You are also welcome to take any HON 300 course that is being offered. We have offered courses such as Biblical Archaeology, Taylor Swift and the Romantic Tradition in American Poetry, a History of Popular Culture, and many others.

In the junior year, honors students will take two courses, typically one each semester, in their major that have been designated by the department as Honors courses. The Honors students will complete an extra set of assignments. Honors students may find themselves working more closely with their faculty members, perhaps on an on-going research project. 

The senior year is reserved for the completion of a thesis, a project, or a performance that serves as the culminating experience of an honors student's undergraduate academic career.  Students register for HON 4050 in the fall and again in the spring if necessary.  Whatever project the student undertakes, it will have a public component, whether that be a public defense of a thesis, a public performance in music or theater, or a presentation of art or perhaps a poster session that represents an honors student's research.

**PROVIDED MATERIAL:**
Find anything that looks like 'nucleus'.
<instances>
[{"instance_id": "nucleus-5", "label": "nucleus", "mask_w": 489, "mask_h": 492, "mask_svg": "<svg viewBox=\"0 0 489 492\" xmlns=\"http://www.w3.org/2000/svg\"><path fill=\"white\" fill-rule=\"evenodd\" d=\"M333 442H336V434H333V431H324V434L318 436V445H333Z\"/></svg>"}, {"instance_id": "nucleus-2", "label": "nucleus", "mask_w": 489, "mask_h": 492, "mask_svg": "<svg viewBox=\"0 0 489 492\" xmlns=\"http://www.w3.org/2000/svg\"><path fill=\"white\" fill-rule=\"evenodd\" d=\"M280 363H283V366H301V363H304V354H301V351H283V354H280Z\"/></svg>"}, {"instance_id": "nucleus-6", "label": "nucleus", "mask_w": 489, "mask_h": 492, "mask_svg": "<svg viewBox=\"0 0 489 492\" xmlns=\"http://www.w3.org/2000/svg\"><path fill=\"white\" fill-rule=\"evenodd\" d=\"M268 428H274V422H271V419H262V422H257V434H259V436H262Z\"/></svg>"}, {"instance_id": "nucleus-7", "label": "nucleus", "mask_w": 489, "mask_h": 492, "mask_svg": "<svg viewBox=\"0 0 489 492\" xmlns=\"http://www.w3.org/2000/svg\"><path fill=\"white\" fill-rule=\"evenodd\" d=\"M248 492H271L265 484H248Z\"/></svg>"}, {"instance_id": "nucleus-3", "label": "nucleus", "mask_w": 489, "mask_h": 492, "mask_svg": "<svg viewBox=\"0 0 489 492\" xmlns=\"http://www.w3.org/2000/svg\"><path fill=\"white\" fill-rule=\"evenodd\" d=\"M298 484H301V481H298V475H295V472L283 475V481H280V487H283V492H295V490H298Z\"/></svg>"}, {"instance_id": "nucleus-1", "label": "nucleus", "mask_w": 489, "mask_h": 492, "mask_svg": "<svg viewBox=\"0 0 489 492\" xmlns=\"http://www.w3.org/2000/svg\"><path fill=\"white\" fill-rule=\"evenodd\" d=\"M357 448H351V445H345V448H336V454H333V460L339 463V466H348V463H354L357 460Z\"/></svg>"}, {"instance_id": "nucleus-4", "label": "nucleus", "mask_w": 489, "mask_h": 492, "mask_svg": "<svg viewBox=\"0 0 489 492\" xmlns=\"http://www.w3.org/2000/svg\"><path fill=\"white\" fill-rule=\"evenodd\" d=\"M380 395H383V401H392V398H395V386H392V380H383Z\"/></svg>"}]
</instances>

**WORK TO DO:**
1. Check each statement against the honors program description and say whether it agrees (yes or no), quoting the words of the description that decide it: (a) In the junior year, honors students take two courses in their major that the department has designated as Honors courses. (b) Students register for HON 4050 only in the spring. (c) The senior-year project does not need a public component.
2. According to the honors program description, what course do seniors register for?
3. Write the next part of the honors program description, starting after its final sentence.
The data plays no part in what comes next.

**ANSWERS IN ORDER:**
1.
(a) Yes: "honors students will take two courses, typically one each semester, in their major that have been designated by the department as Honors courses."
(b) No: "Students register for HON 4050 in the fall and again in the spring if necessary."
(c) No: "Whatever project the student undertakes, it will have a public component."

2. HON 4050, in the fall and again in the spring if necessary.

3.
Instead of the thesis option, students may choose instead to take two upper-division Honors courses. 

Other means of earning honors credits:

Honors students may also elect to do extra work for any class via an Honors Contract. Contracts should be reserved for exceptional circumstances. Such a contract sets forth the responsibilities of the faculty member and the student.  Honors contracts can be done for any class.  Speak with the Director of Honors for more information on these. 

Faculty members occasionally offer topics courses in their area of specialization for honors students.  For example, a professor of History might offer a course on The History of Travel, or a Physics professor might teach a seminar on Einstein's papers.